Gli arrestati sono i cugini Renato e Giovanni Franco, rispettivamente 28 e 25 anni. Gli inquirenti contestano loro il reato di sequestro di persona a scopo di estorsione. Uno dei due sarebbe già noto alle forze dell’ordine e ritenuto vicino alla criminalità organizzata dell’area orientale di Napoli.
Il rapimento: otto ore di prigionia
La mattina dell’8 aprile il ragazzo venne afferrato in strada, trascinato su un furgone e portato in un’abitazione nel quartiere Barra di Napoli. Qui sarebbe rimasto ostaggio per circa otto ore, legato mani e piedi, seduto su una sedia e con un cappuccio sul capo. I rapitori chiesero un riscatto di un milione e mezzo di euro, mai pagato. Nel pomeriggio, il giovane fu liberato nei pressi dello svincolo della tangenziale di Licola.

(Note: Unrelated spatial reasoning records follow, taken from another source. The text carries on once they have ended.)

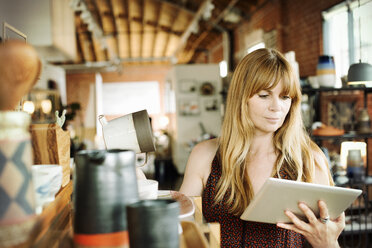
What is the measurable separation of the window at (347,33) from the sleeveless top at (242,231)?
3.05 m

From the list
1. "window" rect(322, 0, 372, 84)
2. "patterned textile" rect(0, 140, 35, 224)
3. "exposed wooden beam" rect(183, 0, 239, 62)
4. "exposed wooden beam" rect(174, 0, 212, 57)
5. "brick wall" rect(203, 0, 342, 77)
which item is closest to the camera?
"patterned textile" rect(0, 140, 35, 224)

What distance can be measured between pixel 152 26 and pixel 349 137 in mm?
8274

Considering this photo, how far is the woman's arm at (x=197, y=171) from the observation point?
166cm

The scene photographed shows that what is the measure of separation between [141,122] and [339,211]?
703 millimetres

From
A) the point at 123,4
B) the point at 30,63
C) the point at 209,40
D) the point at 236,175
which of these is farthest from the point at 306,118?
the point at 209,40

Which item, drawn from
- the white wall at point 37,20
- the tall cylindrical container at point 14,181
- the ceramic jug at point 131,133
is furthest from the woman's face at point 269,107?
the white wall at point 37,20

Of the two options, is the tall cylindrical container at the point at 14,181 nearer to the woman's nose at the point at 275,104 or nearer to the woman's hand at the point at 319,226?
the woman's hand at the point at 319,226

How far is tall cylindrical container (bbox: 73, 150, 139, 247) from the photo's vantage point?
621 mm

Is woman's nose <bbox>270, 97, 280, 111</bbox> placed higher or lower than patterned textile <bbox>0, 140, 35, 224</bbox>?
higher

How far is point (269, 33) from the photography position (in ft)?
21.5

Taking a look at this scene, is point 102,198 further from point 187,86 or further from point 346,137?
point 187,86

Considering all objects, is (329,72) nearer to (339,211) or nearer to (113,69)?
(339,211)

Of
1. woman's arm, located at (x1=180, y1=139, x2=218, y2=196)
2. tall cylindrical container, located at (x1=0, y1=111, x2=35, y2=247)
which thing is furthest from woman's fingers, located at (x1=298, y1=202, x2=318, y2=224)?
tall cylindrical container, located at (x1=0, y1=111, x2=35, y2=247)

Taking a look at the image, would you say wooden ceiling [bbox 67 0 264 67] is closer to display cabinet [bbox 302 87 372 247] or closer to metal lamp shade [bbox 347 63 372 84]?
display cabinet [bbox 302 87 372 247]
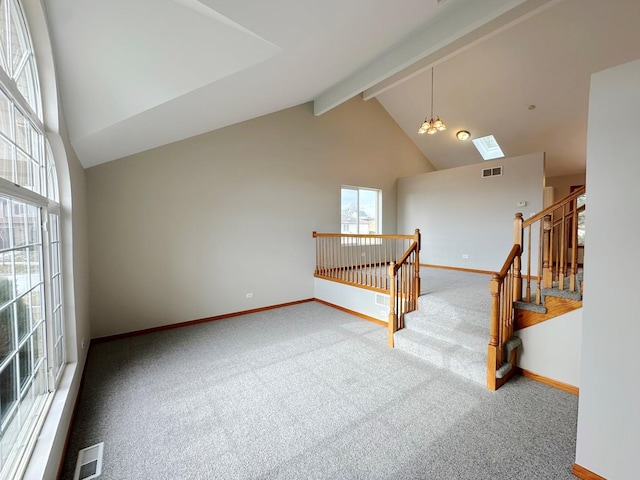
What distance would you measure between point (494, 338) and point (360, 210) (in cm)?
461

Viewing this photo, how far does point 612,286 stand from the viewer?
1.65 meters

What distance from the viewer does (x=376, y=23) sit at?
2.61 m

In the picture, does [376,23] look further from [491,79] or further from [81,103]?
[491,79]

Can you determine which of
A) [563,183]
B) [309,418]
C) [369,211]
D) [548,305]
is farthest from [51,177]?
[563,183]

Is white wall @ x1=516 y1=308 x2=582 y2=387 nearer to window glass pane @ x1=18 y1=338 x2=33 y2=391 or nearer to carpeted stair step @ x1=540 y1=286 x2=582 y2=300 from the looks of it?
carpeted stair step @ x1=540 y1=286 x2=582 y2=300

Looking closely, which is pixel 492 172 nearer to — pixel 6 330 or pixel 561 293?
pixel 561 293

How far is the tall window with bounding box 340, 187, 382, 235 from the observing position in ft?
21.6

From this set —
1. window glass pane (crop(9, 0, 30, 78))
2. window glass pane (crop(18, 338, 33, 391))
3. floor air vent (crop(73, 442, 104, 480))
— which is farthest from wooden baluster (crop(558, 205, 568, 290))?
window glass pane (crop(9, 0, 30, 78))

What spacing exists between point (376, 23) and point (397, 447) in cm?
357

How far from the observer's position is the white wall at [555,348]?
2641mm

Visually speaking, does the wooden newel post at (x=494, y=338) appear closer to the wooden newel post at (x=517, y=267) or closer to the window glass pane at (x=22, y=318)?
the wooden newel post at (x=517, y=267)

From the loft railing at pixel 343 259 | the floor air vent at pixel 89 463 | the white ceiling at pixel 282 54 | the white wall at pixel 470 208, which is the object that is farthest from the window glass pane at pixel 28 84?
the white wall at pixel 470 208

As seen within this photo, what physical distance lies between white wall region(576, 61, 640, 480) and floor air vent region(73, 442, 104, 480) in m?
3.14

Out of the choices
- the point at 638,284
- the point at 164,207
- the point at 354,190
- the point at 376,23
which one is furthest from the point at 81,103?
the point at 354,190
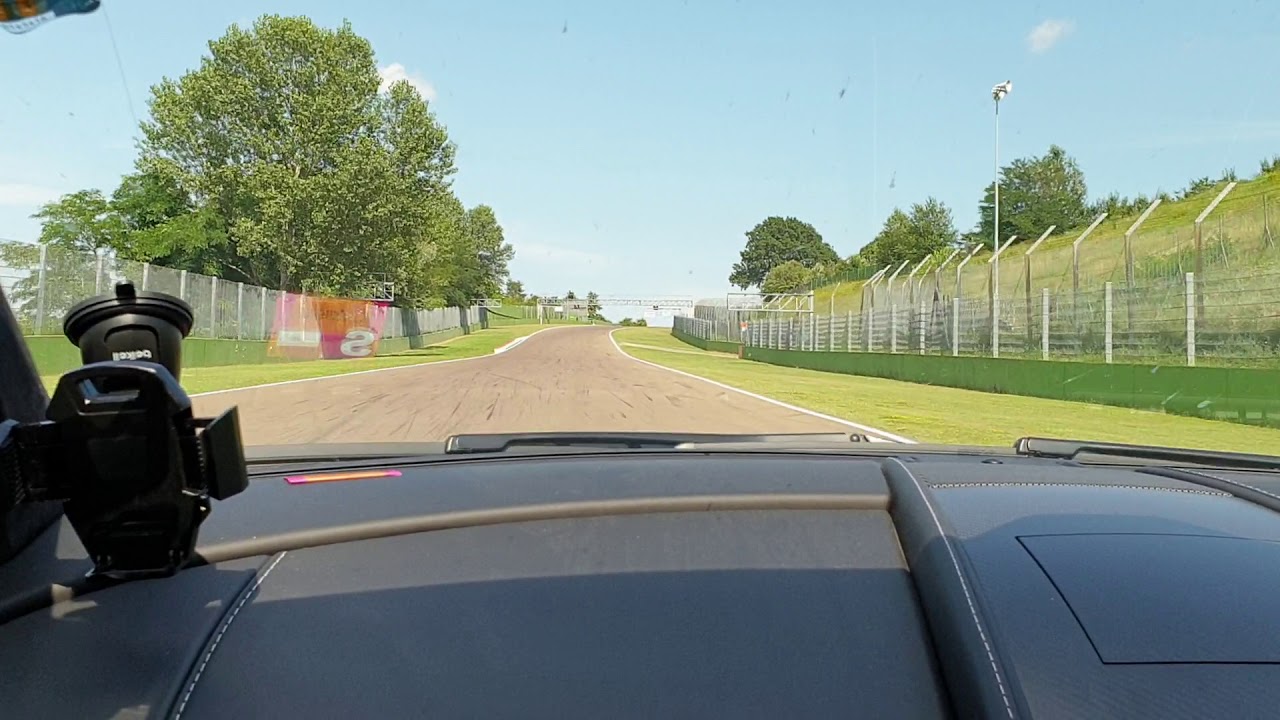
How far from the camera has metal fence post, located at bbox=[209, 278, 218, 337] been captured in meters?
4.88

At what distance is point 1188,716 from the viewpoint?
151 cm

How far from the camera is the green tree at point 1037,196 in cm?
4581

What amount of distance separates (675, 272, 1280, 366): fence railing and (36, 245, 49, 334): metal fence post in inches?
637

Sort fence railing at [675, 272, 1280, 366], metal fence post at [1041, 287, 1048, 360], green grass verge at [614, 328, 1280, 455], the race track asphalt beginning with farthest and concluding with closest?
metal fence post at [1041, 287, 1048, 360], fence railing at [675, 272, 1280, 366], green grass verge at [614, 328, 1280, 455], the race track asphalt

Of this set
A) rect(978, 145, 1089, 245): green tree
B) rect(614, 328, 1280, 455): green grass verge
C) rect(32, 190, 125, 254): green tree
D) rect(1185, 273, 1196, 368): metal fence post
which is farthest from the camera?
rect(978, 145, 1089, 245): green tree

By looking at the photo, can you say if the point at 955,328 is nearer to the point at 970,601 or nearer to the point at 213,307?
the point at 213,307

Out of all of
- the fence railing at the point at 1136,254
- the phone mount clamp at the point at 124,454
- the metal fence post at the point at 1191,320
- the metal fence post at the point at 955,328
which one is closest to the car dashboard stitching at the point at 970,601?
the phone mount clamp at the point at 124,454

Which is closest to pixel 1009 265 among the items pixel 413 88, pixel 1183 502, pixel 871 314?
pixel 871 314

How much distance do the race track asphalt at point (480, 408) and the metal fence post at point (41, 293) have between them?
4.23m

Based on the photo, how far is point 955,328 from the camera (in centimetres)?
2612

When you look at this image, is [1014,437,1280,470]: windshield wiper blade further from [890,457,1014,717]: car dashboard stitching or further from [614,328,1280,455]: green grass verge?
[614,328,1280,455]: green grass verge

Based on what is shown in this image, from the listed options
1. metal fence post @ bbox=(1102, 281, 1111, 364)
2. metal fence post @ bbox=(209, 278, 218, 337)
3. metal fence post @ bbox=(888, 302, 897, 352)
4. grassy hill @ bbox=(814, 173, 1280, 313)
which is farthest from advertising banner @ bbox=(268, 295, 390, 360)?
metal fence post @ bbox=(888, 302, 897, 352)

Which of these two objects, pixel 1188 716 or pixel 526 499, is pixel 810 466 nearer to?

Quel giorno venne arrestato il primo membro del gruppo, Amaral Pacheco De Oliveira, bloccato vicino a un hotel di Pozzuoli nel punto in cui i rapitori avevano concordato un incontro. In tasca aveva il cellulare utilizzato per contattare il padre della vittima e per comunicare con i complici.
Il ruolo dei due nuovi arrestati
Secondo le indagini, il principale organizzatore del sequestro sarebbe stato Renato Franco, il quale avrebbe anche tentato di comprare il silenzio di Pacheco De Oliveira, consegnando denaro alla sua compagna e offrendogli supporto legale.
Amaral Pacheco De Oliveira, legato sentimentalmente a una donna di Ponticelli, ha invece deciso di collaborare con la giustizia, fornendo agli investigatori dettagli utili a ricostruire quanto avvenuto quella mattina e le circostanze in cui è maturato il sequestro del 15enne, compreso il movente.
Dichiarazioni che unitamente alle altre attività svolte dagli investigatori, come il monitoraggio delle comunicazioni, ha permesso di ricostruire l’intera catena di contatti tra i tre componenti del commando, fino all’individuazione dei due cugini oggi arrestati.
Indagato anche il padre del ragazzo
Nel corso dell’inchiesta è emersa un’ulteriore pista: il padre del 15enne risulta iscritto nel registro degli indagati con l’accusa di riciclaggio aggravato. La contestazione nasce da una perquisizione effettuata lo scorso 16 luglio durante la quale sarebbero stati individuati elementi ritenuti meritevoli di approfondimento. La vicenda si intreccia così con un quadro investigativo più ampio che va oltre il solo sequestro.
Con gli ultimi due arresti, la ricostruzione della dinamica del rapimento appare ormai definita. Le indagini proseguono per chiarire eventuali ulteriori responsabilità e per approfondire i collegamenti con ambienti criminali del territorio napoletano.